We will now filter our data to have a dataset withprojects that had at least **100** backers and **$20,000** pledged.

In [14]:
%%sql
# Filtering our dataset
    SELECT main_category, goal, backers, pledged
      FROM project_ks
     WHERE state IN ('failed', 'canceled', 'suspended') AND backers >= 100 AND pledged >= 20000
     LIMIT 10;

main_category,goal,backers,pledged
Technology,250000,120,90771.0
Design,25000,647,39693.0
Art,100000,257,50230.0
Film & Video,150000,135,23098.0
Film & Video,50000,189,20677.0
Film & Video,100000,118,25877.0
Technology,60000,108,45687.01
Technology,50000,209,33916.0
Technology,96485,310,85017.0
Games,210000,1157,120725.76


In addition to selecting the relevant columns and filtering the relevant rows, sorting our results can be quite valuable in making sense of the data.
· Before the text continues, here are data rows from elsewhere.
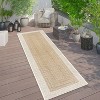 World Rug Gallery Contemporary Braided Weather Resistant Reversible Indoor/Outdoor Area Rug - 2 of 4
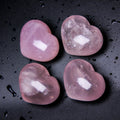 DIY Wholesale Price Quartz Rose Quartz Crystal Hearts Gemstone Hearts Souvenirs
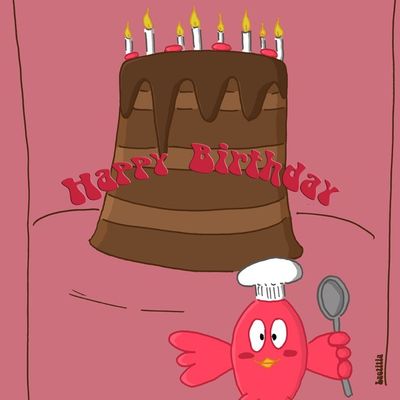 Dessin pour un anniversaire 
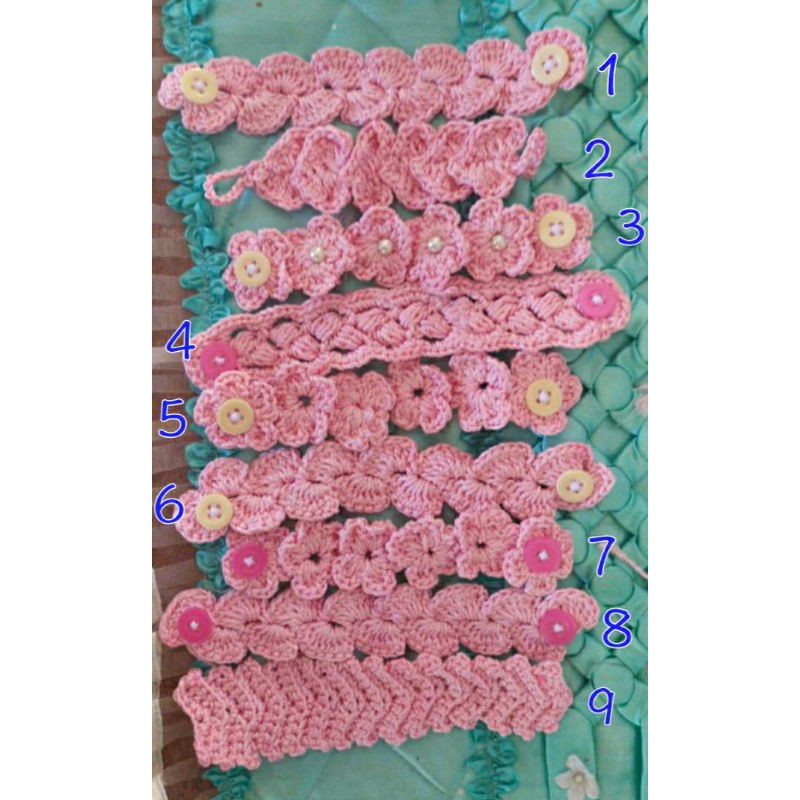 Konektor Masker Rajut Cantik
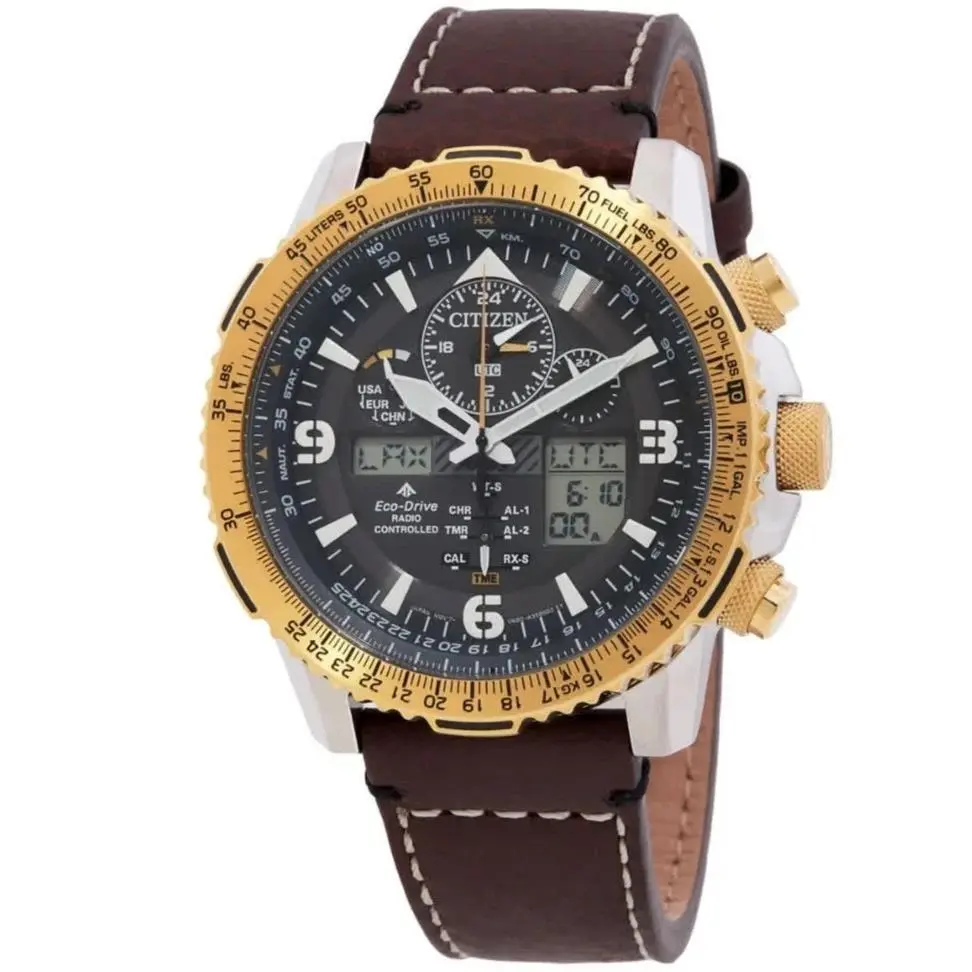 JY8084-09H Promaster Skyhawk Radio Controlled World Time Men`s Watch by Citizen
In this case, the product team would like to view projects by categories, along with the percentage of the goal that was funded.



In [16]:
%%sql
# Orderimg our results by main_category and pct_pledged
    SELECT main_category, backers, pledged, goal, pledged/goal AS pct_pledged
      FROM project_ks
     WHERE state IN ('failed') AND backers >= 100 AND pledged >= 20000
     ORDER BY main_category, pct_pledged DESC
     LIMIT 10;

main_category,backers,pledged,goal,pct_pledged
Art,294,52565.25,60000,0.8760875
Art,172,21310.0,25000,0.8524
Art,185,27630.24,35000,0.7894354285714285
Art,552,37621.97,50000,0.7524394
Art,336,33485.0,52000,0.6439423076923076
Art,130,20374.99,35000,0.5821425714285714
Art,133,54387.0,100000,0.54387
Art,136,39206.49,77777,0.5040884837419802
Art,257,50230.0,100000,0.5023
Art,115,27413.0,80000,0.3426625


It can often be helpful to make sense of a set of records by grouping them into categories based on some condition, which in SQL can be done with CASE statements.

While it's interesting to view the results of failed projects by metrics like the number of backers, what really makes or breaks a Kickstarter project is whether it meets its pledge goal.

In [17]:
%%sql

    SELECT main_category, backers, pledged, goal,
         pledged / goal AS pct_pledged, 
         CASE
            WHEN pledged/goal >= 1 THEN 'Fully funded'
            WHEN pledged/goal >= 0.75 AND pledged / goal < 1 THEN 'Nearly funded'
            ELSE 'Not nearly funded'
            END AS funding_status
    FROM project_ks
   WHERE state IN ('failed')
     AND backers >= 100 AND pledged >= 20000
    ORDER BY main_category, pct_pledged DESC
   LIMIT 10;

main_category,backers,pledged,goal,pct_pledged,funding_status
Art,294,52565.25,60000,0.8760875,Nearly funded
Art,172,21310.0,25000,0.8524,Nearly funded
Art,185,27630.24,35000,0.7894354285714285,Nearly funded
Art,552,37621.97,50000,0.7524394,Nearly funded
Art,336,33485.0,52000,0.6439423076923076,Not nearly funded
Art,130,20374.99,35000,0.5821425714285714,Not nearly funded
Art,133,54387.0,100000,0.54387,Not nearly funded
Art,136,39206.49,77777,0.5040884837419802,Not nearly funded
Art,257,50230.0,100000,0.5023,Not nearly funded
Art,115,27413.0,80000,0.3426625,Not nearly funded


## Results
1. Projects that are well funded are most likely to be successfull.
2. Projects that are Nearly Funded and Not Nearly funded do fail.